◆ SHORT TASK 1
Repeat each of the records below with "segmentation" renamed to "outline", leaving every other part of the lines as it is.

^^^^^^^^

When it comes to the commercial breaks on your favorite streaming shows, it might appear that the only type of insurance sold in the U.S. is home and auto, but that important insurance segment is only half the story.
Personal insurance, such as those home and auto plans touted by geckos and emus, accounts for just over half of all insurance net premiums written in the U.S. with $340.7 billion total in 2020.
Commercial insurance or lines, also called business property insurance, is a bit more unheralded, but accounted for 48 percent of net premiums written in 2020 with $314.7 billion total.
“Commercial Property insurance is a smart investment to make for your business,” says Nationwide Insurance. “While unexpected accidents or events can happen anytime – storms, fires or other major setbacks – with business property insurance, you’ve got support and financial assistance to help you recover quickly.”
The Insurance Information Institute argues that today’s global economy could hardly run without modern commercial insurance.
“Commercial insurance performs a critical role in the world economy. Without it, the economy could not function,” says the Insurance Information Institute. “Insurers essentially protect the economic system from failure by assuming the risks inherent in the production of goods and services. This transfer of risk frees insured companies from the potentially paralyzing fear that an accident or mistake could cause large losses or even financial ruin.”
History of Modern Commercial Insurance
We might have a careless London baker to thank for the spark that ignited the modern commercial insurance business.
While some form of insurance has been around since ancient times, with Babylon merchants as early as 4000-3000 BCE took out a form of insurance, called bottomry contracts, to protect against shipments lost at sea, the modern era of all insurance, including commercial insurance starts with the Great Fire of London in 1666.
The king’s baker on Pudding Lane near London Bridge, went to bed early, forgetting to damp his oven, and sparks from it set fire to straw in a stable across the street. Winds soon whipped the inferno across the claustrophobic city.
In the ensuing conflagration that lasted a week, a large part of the city, including most of all the civic buildings and St. Paul’s Cathedral, were destroyed. In all, 13,000 homes and 87 churches were burned to the ground as 100,000 people were left homeless.
In the wake of the great fire, Nicholas Barbon formed the “Insurance Office for House” in 1667 and soon English insurance companies were born including the London Assurance Corporation and the Royal Exchange Assurance Corporation, stating the beginning of what we now know as property and liability insurance.
A name still recognized today, Lloyd’s of London, was established in 1688 in a London coffee house, which became a spot to go for maritime information and insurance.
It would be almost a century before insurance came to the colonies with Benjamin Franklin co-founding the first U.S. insurance company in 1752, called The Philadelphia Contributionship for the Insurance of Houses from Loss by Fire.
A few years later the Industrial Revolution would make commercial insurance a standard part of doing business.
How Commercial Insurance Works
Commercial insurance is broken into two main categories – property and casualty – with coverage either sold separately or in policies that combine coverage for both.
The property component protects against damage to or loss of the business property.
The casualty component, also called liability insurance, provides protection against legal liability for damages caused to other people or their property.
A commercial general liability policy, for example, typically covers businesses against the cost of bodily injuries or property damage caused by conditions at their buildings, operations in progress, and completed operations.

^^^^^^^^

◆ SHORT TASK 2
Copy the commercial insurance text word for word, starting at "The Insurance Information Institute argues" and ending at "commercial insurance business.".

◆ DATASET ROWS
^^^^^^^^

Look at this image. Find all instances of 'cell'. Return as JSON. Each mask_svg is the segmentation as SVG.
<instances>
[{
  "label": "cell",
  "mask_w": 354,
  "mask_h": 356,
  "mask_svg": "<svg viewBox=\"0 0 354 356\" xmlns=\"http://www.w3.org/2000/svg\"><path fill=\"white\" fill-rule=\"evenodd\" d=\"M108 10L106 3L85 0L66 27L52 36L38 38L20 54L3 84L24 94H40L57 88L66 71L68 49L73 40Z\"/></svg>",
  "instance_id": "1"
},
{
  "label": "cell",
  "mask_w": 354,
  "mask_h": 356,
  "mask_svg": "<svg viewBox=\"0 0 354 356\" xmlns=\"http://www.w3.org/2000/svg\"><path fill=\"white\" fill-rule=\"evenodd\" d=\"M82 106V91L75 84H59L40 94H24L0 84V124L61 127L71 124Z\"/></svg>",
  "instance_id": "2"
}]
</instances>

^^^^^^^^

◆ PROBLEM SOLUTION 1
Look at this image. Find all instances of 'cell'. Return as JSON. Each mask_svg is the outline as SVG.
<instances>
[{
  "label": "cell",
  "mask_w": 354,
  "mask_h": 356,
  "mask_svg": "<svg viewBox=\"0 0 354 356\" xmlns=\"http://www.w3.org/2000/svg\"><path fill=\"white\" fill-rule=\"evenodd\" d=\"M108 10L106 3L85 0L66 27L52 36L38 38L20 54L3 84L24 94H40L57 88L66 71L68 49L73 40Z\"/></svg>",
  "instance_id": "1"
},
{
  "label": "cell",
  "mask_w": 354,
  "mask_h": 356,
  "mask_svg": "<svg viewBox=\"0 0 354 356\" xmlns=\"http://www.w3.org/2000/svg\"><path fill=\"white\" fill-rule=\"evenodd\" d=\"M82 106V91L75 84H59L40 94H24L0 84V124L61 127L71 124Z\"/></svg>",
  "instance_id": "2"
}]
</instances>

◆ PROBLEM SOLUTION 2
The Insurance Information Institute argues that today’s global economy could hardly run without modern commercial insurance.
“Commercial insurance performs a critical role in the world economy. Without it, the economy could not function,” says the Insurance Information Institute. “Insurers essentially protect the economic system from failure by assuming the risks inherent in the production of goods and services. This transfer of risk frees insured companies from the potentially paralyzing fear that an accident or mistake could cause large losses or even financial ruin.”
History of Modern Commercial Insurance
We might have a careless London baker to thank for the spark that ignited the modern commercial insurance business.